___ Excerpted text ___

# Low Bay LED lighting



## daveEM (Nov 18, 2012)

For an existing parkade. I want to change out +20 F40 2 lamp strips (T12s). Ceiling might be 10 feet at its highest.

What are they using in new parkades now days?

*Edit:* I was kinda looking for something square, to mount on the existing box without having to drill the concrete ceiling.


----------



## macmikeman (Jan 23, 2007)

daveEM said:


> For an existing parkade. I want to change out +20 F40 2 lamp strips (T12s). Ceiling might be 10 feet at its highest.
> 
> What are they using in new parkades now days?
> 
> *Edit:* I was kinda looking for something square, to mount on the existing box without having to drill the concrete ceiling.


Rab makes good led outdoor fixtures. Parkade? You would still have to drill mounting holes, and use blank covers with a ko to land the included whip though.


----------



## backstay (Feb 3, 2011)

I like these. 

LED Canopy Light - Neutral White, White - 3662 lumens
$119.99


----------



## daveEM (Nov 18, 2012)

backstay said:


> I like these.
> 
> LED Canopy Light - Neutral White, White - 3662 lumens
> $119.99


Look good. Price is good. You have a manufacturer name?

Thanks


----------



## Switched (Dec 23, 2012)

daveEM said:


> Look good. Price is good. You have a manufacturer name?
> 
> Thanks


I think these are them: http://www.e-conolight.com/outdoor-lighting/canopy.html


----------



## daveEM (Nov 18, 2012)

Switched said:


> I think these are them: http://www.e-conolight.com/outdoor-lighting/canopy.html


Thanks. Does look like them. I'll research later today.


----------



## Fred_W (Jul 3, 2015)

Guys, look at my avatar.......


----------



## Who Dat (Feb 27, 2010)

These are installed in an area university. Many of the earlier LED fixtures gave off too much glare. These looked good although I would have added photocells to the outside row. 

http://m.maxlite.com/datasheet/40w-to-70w-parking-canopy


----------

___

__Directives__
1. In the thread about LED lighting for a parkade, what lumen rating is listed for the canopy light that backstay likes?
2. Print the part of the parkade lighting thread from "Guys, look at" up to and including "the outside row.", word for word.

___ Recorded data ___

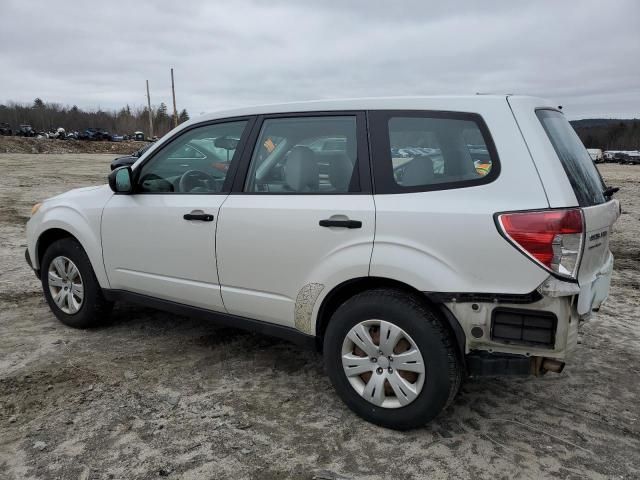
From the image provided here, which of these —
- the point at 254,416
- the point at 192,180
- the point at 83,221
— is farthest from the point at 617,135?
the point at 254,416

___

__Worked solutions__
1. 3662 lumens

2.
Guys, look at my avatar.......


----------



## Who Dat (Feb 27, 2010)

These are installed in an area university. Many of the earlier LED fixtures gave off too much glare. These looked good although I would have added photocells to the outside row.